A retórica de Trump parece estar a resultar, com uma sondagem do PewResearch Center a mostrar que 66% dos inquiridos têm uma visão negativa da China - o valor mais alto de sempre, com a questão a ser colocada desde 2005. E apesar de os republicanos serem mais desconfiados da China do que os democratas (72% contra 62%), está a aumentar em ambos os partidos, pelo que os democratas não podem ser vistos como estado a defender Pequim.

Resposta da OMS

Na segunda-feira, a Organização Mundial de Saúde (OMS) disse não ter recebido dos EUA qualquer "informação ou prova específica" em relação "à alegada origem do vírus", com o diretor de emergências, Michael Ryan, a acrescentar que as denúncias continuam a ser "especulação".

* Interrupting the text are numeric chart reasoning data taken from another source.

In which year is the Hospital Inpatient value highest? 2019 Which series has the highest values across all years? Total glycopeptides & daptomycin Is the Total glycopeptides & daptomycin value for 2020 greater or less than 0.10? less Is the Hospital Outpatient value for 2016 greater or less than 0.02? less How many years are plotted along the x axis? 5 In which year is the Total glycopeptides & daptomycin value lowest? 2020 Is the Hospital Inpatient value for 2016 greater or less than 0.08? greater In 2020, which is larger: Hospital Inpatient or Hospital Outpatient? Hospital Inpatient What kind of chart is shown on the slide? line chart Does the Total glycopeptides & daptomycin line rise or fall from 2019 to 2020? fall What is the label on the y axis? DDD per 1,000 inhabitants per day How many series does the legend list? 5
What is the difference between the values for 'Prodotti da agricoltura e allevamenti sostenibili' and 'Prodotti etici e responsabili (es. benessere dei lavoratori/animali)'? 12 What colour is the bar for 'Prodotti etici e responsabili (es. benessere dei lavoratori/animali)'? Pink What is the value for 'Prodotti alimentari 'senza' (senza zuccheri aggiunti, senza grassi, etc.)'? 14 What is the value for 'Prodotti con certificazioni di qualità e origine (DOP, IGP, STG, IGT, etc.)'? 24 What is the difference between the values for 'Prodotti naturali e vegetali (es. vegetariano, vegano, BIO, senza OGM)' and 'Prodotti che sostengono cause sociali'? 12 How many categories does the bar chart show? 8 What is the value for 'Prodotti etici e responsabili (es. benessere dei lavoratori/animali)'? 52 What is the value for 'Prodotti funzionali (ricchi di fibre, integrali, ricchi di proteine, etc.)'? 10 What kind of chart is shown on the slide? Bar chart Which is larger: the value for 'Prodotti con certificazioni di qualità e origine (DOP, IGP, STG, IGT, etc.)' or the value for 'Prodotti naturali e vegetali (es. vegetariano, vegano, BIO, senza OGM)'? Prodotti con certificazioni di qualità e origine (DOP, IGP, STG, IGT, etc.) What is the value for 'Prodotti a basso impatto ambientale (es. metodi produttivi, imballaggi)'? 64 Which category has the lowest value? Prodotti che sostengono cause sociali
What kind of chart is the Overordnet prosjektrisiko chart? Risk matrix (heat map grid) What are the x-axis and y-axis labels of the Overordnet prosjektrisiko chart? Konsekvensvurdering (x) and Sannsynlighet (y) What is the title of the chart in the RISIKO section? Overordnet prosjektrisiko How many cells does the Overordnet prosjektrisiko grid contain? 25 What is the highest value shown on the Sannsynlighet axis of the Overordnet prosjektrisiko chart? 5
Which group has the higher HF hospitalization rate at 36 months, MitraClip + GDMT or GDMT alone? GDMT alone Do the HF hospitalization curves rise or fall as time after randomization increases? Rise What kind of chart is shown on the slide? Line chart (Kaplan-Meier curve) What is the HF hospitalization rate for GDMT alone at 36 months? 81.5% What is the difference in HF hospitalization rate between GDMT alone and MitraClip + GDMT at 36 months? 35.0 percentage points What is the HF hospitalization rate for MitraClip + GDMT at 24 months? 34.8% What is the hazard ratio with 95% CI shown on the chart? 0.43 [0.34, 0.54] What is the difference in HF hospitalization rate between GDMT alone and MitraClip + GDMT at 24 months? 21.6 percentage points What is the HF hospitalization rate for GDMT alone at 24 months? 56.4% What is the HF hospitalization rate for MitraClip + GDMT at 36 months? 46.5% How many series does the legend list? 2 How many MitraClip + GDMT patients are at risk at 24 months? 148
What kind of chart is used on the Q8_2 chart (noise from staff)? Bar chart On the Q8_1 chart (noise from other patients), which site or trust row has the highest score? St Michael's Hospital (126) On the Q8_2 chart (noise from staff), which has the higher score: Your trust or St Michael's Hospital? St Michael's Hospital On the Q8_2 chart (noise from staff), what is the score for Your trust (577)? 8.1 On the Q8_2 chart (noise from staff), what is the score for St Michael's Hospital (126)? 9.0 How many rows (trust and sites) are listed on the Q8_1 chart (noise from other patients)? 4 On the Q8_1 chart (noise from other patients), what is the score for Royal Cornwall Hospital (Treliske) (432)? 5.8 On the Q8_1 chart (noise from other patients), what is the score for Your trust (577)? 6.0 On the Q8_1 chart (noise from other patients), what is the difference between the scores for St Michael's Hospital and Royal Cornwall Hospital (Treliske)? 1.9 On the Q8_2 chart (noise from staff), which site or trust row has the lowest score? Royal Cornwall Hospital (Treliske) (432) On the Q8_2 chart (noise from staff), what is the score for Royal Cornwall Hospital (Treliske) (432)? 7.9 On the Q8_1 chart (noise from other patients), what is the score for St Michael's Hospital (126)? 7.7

Numa conferência de imprensa online, o mesmo responsável lembrou que se os EUA têm essas provas então é importante que as partilhem, alegando que é difícil a OMS operar num "vácuo de informação" em relação a isso.

O epidemiologista Anthony Fauci, principal autoridade médica nos EUA no que diz respeito ao coronavírus, corrobora as informações da OMS de que o vírus saltou dos animais para os humanos. "Se olharmos para a evolução do vírus nos morcegos e o que está lá fora, [as provas científicas] apontam muito, muito fortemente para que isto não possa ter sido manipulado artificial ou deliberadamente", disse à National Geographic.

"Tudo sobre a evolução gradual ao longo do tempo indica fortemente que o vírus evoluiu na natureza e saltou as espécies", acrescentou Fauci.